29.7.2016, 07:00 Uhr
29. Juli 1966: Ho und Ti wollen No

© Kammler

Der nicht hoch genug zu preisende „Verein der Tiergartenfreunde“ hat es sich 10.000 DM kosten lassen, daß jetzt auch im Nürnberger Tiergarten ein Wisent-Gehege errichtet werden konnte. Gestern wurde es von Bürgermeister Franz Haas seiner Bestimmung übergeben.

Platz haben der Wisentbulle Holger – er kommt aus einem Tierpark in Holstein, und darum muß sein Name mit „Ho“ beginnen – und die beiden Kühe Tinka und Titania – aus dem Tierpark Berlin – im früheren Rotwild-Gehege oberhalb des Nilpferdhauses genug. Temperamentvoll und munter sind sie auch, aber zur Vermehrung des Wisent-Bestandes werden die drei „Jährlinge“ erst in zwei bis drei Jahren beitragen können. Einstweilen tummeln sie sich auf dem weiten Gelände und lassen sich das Gras schmecken.

Die Tiergartenfreunde, die schon so viel für die Bereicherung unseres Zoo getan haben – man denke an die Giraffen, an das Bähnchen, das Raubvogel-Gehege und viele wertvolle Tiergeschenke – freuen sich, wie Vorsitzender Dr. Hermann Münk beteuerte, daß sie nun auch zur Erhaltung einer schwer bedrohten Tierart beitragen konnten. Die Wisente waren nämlich, so erläuterte Direktor Dr. Alfred Seitz, um 1920 schon auf einen Bestand von 56 Tieren, darunter nur 27 zur Zucht geeigneten Kühen, zusammengeschrumpft.

Es ist das Verdienst der 1923 gegründeten „Internationalen Gesellschaft zur Erhaltung des Wisent“, daß es heute an rund 50 Zuchtstätten wieder 600 dieser urigen Wildtiere gibt und daß auch im polnischen Urwald von Bialowieza wieder rund 200 Wisente frei leben. In Warschau wird ein Zuchtbuch über sie geführt, und der Nürnberger Nachwuchs wird lauter Namen bekommen, die mit „No“ (von „Noris“) beginnen: Norbert, Nora, Norma, Nofretete.

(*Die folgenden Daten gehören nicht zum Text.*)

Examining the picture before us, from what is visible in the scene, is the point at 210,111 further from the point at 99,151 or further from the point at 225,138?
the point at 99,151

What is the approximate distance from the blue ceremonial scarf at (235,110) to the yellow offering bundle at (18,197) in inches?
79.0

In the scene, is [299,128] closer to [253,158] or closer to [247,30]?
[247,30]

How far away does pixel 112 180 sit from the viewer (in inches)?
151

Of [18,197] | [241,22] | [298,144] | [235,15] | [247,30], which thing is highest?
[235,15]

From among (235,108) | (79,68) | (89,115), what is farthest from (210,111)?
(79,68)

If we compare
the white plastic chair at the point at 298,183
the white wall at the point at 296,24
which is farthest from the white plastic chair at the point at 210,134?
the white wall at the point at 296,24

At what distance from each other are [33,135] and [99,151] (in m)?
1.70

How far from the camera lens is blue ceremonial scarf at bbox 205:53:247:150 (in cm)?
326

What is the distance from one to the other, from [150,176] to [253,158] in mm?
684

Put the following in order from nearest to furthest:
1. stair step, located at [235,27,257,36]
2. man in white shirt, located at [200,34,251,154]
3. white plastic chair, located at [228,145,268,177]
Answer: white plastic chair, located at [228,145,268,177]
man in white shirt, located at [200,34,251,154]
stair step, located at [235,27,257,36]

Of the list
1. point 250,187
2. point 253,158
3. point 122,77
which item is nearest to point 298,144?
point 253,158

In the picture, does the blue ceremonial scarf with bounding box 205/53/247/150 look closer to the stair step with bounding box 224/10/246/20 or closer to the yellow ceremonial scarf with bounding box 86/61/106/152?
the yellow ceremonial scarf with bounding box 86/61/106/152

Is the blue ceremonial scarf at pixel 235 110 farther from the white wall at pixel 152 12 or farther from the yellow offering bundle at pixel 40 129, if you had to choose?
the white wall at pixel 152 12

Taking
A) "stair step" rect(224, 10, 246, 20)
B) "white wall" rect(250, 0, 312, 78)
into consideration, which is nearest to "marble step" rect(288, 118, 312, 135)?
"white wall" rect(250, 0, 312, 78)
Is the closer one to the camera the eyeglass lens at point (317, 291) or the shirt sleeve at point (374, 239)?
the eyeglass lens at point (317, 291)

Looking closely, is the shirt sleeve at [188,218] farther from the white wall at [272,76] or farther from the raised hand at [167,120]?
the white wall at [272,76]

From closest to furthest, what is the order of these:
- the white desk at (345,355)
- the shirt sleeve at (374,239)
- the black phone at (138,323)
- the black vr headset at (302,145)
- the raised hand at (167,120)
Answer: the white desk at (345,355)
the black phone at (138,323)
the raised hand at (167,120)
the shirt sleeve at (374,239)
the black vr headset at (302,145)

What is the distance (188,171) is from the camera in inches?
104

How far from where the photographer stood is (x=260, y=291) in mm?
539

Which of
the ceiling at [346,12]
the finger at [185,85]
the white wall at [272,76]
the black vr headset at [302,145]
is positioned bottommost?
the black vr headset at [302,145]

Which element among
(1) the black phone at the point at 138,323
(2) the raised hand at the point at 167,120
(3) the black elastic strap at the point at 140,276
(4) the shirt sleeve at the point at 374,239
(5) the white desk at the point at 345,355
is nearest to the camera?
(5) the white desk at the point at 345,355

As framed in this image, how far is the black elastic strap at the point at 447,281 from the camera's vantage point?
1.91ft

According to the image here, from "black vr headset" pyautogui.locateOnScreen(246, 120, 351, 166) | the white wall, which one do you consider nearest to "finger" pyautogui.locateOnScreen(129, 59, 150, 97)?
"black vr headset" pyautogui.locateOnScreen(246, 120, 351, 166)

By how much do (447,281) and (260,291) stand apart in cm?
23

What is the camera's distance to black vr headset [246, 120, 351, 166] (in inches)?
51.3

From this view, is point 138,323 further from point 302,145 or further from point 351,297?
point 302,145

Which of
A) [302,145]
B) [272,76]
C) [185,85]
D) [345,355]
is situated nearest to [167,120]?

Die Freude von Bürgermeister Haas über das „bedeutendste Tiergartenereignis des Jahres“ war etwas getrübt durch die Nachricht, daß eben die fünfte Steinbock-Geiß von unvernünftigen Besuchern umgebracht worden ist. Man hatte ihr Bonbons zugeworfen, an denen das Tier unter großen Schmerzen eingegangen ist. Er appellierte nochmals dringend an alle Tiergartenbesucher, doch das Füttern von Tieren zu unterlassen und auch andere unwissende oder böswillige Menschen – wenn nötig mit Gewalt – davon abzuhalten.